─── Supplied information

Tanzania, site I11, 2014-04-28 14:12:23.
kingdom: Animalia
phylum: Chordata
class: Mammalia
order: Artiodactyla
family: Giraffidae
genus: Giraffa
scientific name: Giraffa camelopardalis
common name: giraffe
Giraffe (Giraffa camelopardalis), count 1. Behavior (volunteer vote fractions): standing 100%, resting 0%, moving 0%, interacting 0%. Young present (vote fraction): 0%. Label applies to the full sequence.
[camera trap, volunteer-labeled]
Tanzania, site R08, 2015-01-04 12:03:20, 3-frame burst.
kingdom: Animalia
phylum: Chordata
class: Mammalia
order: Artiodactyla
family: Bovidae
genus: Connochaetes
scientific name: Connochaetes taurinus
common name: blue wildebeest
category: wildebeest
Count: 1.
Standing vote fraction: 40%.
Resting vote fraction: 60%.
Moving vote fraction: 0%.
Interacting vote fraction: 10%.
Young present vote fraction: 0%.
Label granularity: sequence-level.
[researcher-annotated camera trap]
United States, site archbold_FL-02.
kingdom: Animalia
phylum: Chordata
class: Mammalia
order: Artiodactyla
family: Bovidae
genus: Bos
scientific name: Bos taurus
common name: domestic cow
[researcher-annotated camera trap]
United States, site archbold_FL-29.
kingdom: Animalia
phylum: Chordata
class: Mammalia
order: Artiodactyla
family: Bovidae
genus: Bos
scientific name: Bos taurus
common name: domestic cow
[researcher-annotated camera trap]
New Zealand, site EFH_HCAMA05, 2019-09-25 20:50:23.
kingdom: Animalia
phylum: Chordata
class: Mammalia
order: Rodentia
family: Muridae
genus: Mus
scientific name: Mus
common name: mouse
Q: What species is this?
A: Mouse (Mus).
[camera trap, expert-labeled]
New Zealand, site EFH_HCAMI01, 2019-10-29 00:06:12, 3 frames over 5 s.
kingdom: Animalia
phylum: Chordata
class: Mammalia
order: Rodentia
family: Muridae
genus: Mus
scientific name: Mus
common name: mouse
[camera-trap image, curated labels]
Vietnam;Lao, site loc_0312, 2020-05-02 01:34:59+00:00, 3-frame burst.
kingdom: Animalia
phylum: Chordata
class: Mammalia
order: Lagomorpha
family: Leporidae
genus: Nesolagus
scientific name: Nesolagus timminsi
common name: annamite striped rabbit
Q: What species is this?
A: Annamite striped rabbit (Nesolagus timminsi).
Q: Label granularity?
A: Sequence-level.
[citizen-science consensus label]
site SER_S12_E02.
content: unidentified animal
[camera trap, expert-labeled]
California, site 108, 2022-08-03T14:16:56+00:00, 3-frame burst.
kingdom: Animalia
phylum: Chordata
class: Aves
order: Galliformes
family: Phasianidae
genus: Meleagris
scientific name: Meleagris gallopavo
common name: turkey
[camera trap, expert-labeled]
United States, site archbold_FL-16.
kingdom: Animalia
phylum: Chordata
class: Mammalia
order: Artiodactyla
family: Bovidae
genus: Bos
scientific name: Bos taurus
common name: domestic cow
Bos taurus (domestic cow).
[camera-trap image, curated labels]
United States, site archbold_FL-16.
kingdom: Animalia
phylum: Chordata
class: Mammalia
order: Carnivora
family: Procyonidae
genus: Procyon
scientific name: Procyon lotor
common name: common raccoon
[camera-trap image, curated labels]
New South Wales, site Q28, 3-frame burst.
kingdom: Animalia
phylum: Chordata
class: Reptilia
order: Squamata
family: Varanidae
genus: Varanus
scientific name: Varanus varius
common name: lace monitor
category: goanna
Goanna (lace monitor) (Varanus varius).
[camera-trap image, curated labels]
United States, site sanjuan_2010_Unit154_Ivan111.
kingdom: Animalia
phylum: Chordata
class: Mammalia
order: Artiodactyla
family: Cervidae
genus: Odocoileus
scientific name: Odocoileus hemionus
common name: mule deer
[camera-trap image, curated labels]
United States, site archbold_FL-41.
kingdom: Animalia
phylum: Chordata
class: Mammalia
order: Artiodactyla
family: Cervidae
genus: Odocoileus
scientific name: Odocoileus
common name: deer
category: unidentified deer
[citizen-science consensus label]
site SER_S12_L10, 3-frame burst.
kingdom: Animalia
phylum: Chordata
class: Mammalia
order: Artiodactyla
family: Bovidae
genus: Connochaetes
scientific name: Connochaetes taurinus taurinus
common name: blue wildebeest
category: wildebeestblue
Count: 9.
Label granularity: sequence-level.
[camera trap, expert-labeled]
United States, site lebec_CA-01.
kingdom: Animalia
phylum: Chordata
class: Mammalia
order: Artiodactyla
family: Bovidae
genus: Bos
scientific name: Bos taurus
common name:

──────

§ Assignment
Copy each line above that contains the string "Odocoileus".

§ Result
genus: Odocoileus
scientific name: Odocoileus hemionus
genus: Odocoileus
scientific name: Odocoileus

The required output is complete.